> WHAT IS BEING ASKED: Report every line of the records below that contains the word "right", paying attention to case.

Image-linked spatial questions:
------------

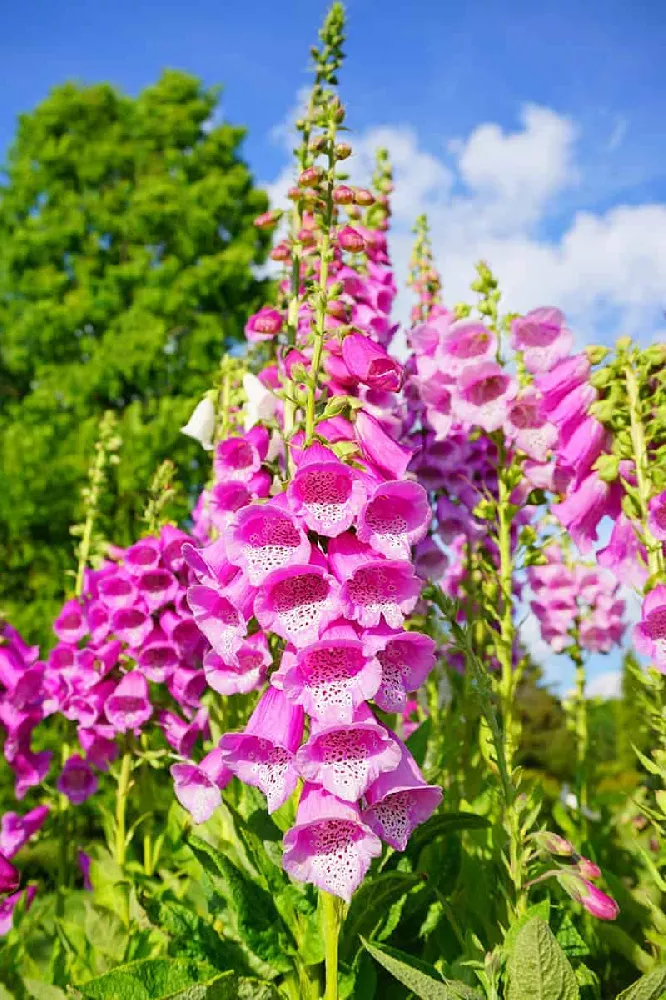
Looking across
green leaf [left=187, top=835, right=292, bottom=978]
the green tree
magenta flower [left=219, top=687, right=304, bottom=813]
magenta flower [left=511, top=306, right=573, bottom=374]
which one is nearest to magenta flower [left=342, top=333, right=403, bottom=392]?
magenta flower [left=219, top=687, right=304, bottom=813]

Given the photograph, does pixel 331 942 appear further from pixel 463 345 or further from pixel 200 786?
pixel 463 345

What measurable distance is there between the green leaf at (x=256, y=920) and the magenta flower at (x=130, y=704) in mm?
1004

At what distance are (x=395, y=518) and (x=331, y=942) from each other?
86 cm

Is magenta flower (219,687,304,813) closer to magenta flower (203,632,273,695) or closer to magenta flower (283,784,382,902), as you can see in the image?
magenta flower (283,784,382,902)

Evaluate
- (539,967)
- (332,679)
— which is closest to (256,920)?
(539,967)

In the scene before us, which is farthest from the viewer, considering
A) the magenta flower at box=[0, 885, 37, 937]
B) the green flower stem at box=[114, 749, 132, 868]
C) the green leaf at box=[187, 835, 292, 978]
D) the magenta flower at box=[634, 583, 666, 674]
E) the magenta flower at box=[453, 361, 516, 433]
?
the green flower stem at box=[114, 749, 132, 868]

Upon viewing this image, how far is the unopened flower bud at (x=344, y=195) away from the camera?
2.17 m

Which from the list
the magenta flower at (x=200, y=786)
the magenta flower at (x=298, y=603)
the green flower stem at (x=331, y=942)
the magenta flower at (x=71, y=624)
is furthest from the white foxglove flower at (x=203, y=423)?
the green flower stem at (x=331, y=942)

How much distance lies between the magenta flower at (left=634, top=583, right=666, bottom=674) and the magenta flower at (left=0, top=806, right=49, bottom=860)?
238cm

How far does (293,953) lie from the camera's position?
199cm

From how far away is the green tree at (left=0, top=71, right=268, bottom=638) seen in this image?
9.21 metres

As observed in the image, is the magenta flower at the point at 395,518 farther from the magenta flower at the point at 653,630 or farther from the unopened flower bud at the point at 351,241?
the unopened flower bud at the point at 351,241

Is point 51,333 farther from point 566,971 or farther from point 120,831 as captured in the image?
point 566,971

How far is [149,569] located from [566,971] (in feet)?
6.38
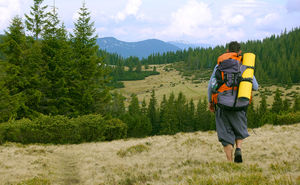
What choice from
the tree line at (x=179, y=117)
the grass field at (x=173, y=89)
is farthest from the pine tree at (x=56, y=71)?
the grass field at (x=173, y=89)

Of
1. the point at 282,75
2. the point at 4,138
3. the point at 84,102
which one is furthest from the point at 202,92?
the point at 4,138

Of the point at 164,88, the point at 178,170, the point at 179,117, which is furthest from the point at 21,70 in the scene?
the point at 164,88

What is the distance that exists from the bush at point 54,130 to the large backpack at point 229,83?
1593 centimetres

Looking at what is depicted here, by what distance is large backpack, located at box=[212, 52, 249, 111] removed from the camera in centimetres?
523

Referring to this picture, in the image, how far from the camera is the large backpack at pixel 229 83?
206 inches

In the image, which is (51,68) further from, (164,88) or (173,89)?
(164,88)

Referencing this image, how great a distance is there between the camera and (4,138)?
58.9 feet

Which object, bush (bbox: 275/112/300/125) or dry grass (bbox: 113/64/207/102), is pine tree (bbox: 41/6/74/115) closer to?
bush (bbox: 275/112/300/125)

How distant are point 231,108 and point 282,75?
504ft

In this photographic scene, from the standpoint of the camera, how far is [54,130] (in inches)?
734

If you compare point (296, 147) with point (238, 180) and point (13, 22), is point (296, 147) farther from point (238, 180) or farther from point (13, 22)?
point (13, 22)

------------

> EXPECTED ANSWER:
green leaf [left=187, top=835, right=292, bottom=978]
magenta flower [left=219, top=687, right=304, bottom=813]
magenta flower [left=511, top=306, right=573, bottom=374]
which one is nearest to magenta flower [left=342, top=333, right=403, bottom=392]?
magenta flower [left=219, top=687, right=304, bottom=813]
How much distance lies between the magenta flower at (left=634, top=583, right=666, bottom=674) and the magenta flower at (left=0, top=806, right=49, bottom=860)?
From how far away is the green tree at (left=0, top=71, right=268, bottom=638) seen in this image?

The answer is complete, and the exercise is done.